··· 所给文本
某公司估计市场在第i个月对某产品的需求量为Ui,已知在第i月该产品的订货单价为di,上个月月底未销完的单位产品要付存贮费用m,假定第一月月初的库存量为零,第n月月底的库存量也为零,问如何安排这n个月订购计划,才能使成本最低?每月月初订购,订购后产品立即到货,进库并供应市场,于当月被售掉则不必付存贮费。假设仓库容量为S。

Input

第1行:n, m, S (0<=n<=50, 0<=m<=10, 0<=S<=10000)
第2行:U1 , U2 , ... , Ui , ... , Un (0<=Ui<=10000)
第3行:d1 , d2 , ..., di , ... , dn (0<=di<=100)

Output

只有1行,一个整数,代表最低成本

Sample Input

3 1 1000
2 4 8
1 2 4

Sample Output

34

HINT

Source

Day1

 

思路:建立超级源和超级汇,令每条连向超级汇的边代价为0、cap为当月需求量,连向超级源的边cap无穷大,代价为当月进货价,每月之间连的边cap为仓库容量,代价为每天贮存花销。

建图后跑MCMF

#include <iostream>
#include <cstdio>
#include <cstring>
#include <algorithm>

using namespace std;
const int maxn = 2001;
const int inf  = 0x3f3f3f3f;

int n,m,s;
int cnt = 1;
int ans;
int from[2005],q[2005],dis[2005],head[2005];
bool inq[2005];

template<class T>inline void read(T &res)
{
    char c;T flag=1;
    while((c=getchar())<'0'||c>'9')if(c=='-')flag=-1;res=c-'0';
    while((c=getchar())>='0'&&c<='9')res=res*10+c-'0';res*=flag;
}

struct node {
    int from,to,next,v,c;
}e[1000001];

void add(int u,int v,int w,int c)
{
    cnt++;
    e[cnt].from = u;
    e[cnt].to   = v;
    e[cnt].v    = w;
    e[cnt].c    = c;
    e[cnt].next = head[u];
    head[u]     = cnt;
}

void BuildGraph(int u,int v,int w,int c)
{
    add(u,v,w,c);
    add(v,u,0,-c);///反向
}

bool spfa()
······
··· 记录信息
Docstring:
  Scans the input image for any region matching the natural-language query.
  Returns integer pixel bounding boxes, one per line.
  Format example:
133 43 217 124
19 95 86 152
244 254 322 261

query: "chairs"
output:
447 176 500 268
······
*任务列表:*
1) 将所给文本中介于“某公司估计市场在第i个月对某”与“di , ... , dn (0<=di<=100)”之间（首尾均包括在内）的部分照录一遍，并把其中的“订货单价”换成“进货单价”。
2) 按所给文本中题目的假设，第一月月初的库存量是多少？

*逐项答案:*
1)
某公司估计市场在第i个月对某产品的需求量为Ui,已知在第i月该产品的进货单价为di,上个月月底未销完的单位产品要付存贮费用m,假定第一月月初的库存量为零,第n月月底的库存量也为零,问如何安排这n个月订购计划,才能使成本最低?每月月初订购,订购后产品立即到货,进库并供应市场,于当月被售掉则不必付存贮费。假设仓库容量为S。

Input

第1行:n, m, S (0<=n<=50, 0<=m<=10, 0<=S<=10000)
第2行:U1 , U2 , ... , Ui , ... , Un (0<=Ui<=10000)
第3行:d1 , d2 , ..., di , ... , dn (0<=di<=100)

2) 为零。